INSTRUCTION 1 - List every song title mentioned in the passage on "C Moon."

"C Moon" is a song with a reggae beat, written by Paul and Linda McCartney and performed by Wings. It was released as a double A-side with "Hi, Hi, Hi" in 1972. The single reached No. 5 on the UK Singles Chart and since "Hi Hi Hi" was banned by the BBC, "C Moon" received much airplay in the United Kingdom. In the United States, "C Moon" did not appear on any of the major record charts.

Lyrics and structure
The title "C Moon" was inspired by lyrics in the song "Wooly Bully" by Sam the Sham and the Pharaohs. McCartney said, "There's a line in [Wooly Bully] that says, 'Let's not be L7.' Well, L7, it was explained at the time, means a square—put L and 7 together and you get a square... So I thought of the idea of putting a C and a moon together (a half-moon) to get the opposite of a square. So 'C Moon' means cool, in other words."

The recording includes a missed-cue intro that was kept in the released version.

INSTRUCTION 2 - Give the lines of the records as a Markdown table with the columns Row and Line, starting with the line that contains "What among point" and going on through the end of the records, and skip blank lines.

RECORD SET -

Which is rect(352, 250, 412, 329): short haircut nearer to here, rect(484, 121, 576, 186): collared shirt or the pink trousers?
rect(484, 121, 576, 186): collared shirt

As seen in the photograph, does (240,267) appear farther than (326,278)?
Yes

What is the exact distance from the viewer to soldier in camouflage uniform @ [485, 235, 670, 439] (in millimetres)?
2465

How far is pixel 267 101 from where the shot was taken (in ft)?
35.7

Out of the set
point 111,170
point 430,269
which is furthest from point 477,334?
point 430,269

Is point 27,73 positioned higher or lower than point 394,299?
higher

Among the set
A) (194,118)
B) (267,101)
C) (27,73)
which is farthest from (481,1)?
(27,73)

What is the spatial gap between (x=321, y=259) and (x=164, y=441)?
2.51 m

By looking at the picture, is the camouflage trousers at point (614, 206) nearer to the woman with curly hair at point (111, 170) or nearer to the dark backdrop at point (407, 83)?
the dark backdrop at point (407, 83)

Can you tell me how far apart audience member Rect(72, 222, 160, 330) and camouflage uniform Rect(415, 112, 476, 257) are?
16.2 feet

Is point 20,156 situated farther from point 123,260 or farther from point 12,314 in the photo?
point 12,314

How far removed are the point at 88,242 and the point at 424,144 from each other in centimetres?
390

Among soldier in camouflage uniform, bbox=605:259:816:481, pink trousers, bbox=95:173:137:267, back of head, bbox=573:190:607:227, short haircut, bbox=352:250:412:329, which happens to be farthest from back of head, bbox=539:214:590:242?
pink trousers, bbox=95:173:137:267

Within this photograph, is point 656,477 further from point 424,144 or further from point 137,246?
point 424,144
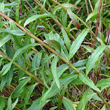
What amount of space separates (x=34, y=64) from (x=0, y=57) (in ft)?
0.50

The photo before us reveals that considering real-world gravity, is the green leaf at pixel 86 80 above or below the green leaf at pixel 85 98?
above

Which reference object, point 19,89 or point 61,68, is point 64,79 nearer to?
point 61,68

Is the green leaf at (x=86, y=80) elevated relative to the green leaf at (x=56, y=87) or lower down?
lower down

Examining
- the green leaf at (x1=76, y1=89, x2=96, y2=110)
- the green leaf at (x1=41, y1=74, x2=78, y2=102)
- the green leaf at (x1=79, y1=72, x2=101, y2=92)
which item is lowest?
the green leaf at (x1=76, y1=89, x2=96, y2=110)

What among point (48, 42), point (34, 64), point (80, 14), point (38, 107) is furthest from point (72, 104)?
point (80, 14)

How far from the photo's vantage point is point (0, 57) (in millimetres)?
650

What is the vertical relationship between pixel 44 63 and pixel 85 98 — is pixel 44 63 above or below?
above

CORRECT ANSWER 1 -
- "C Moon"
- "Hi, Hi, Hi"
- "Wooly Bully"

CORRECT ANSWER 2 -
| Row | Line |
|---|---|
| 1 | What among point (48, 42), point (34, 64), point (80, 14), point (38, 107) is furthest from point (72, 104)? |
| 2 | point (80, 14) |
| 3 | How far from the photo's vantage point is point (0, 57) (in millimetres)? |
| 4 | 650 |
| 5 | What is the vertical relationship between pixel 44 63 and pixel 85 98 — is pixel 44 63 above or below? |
| 6 | above |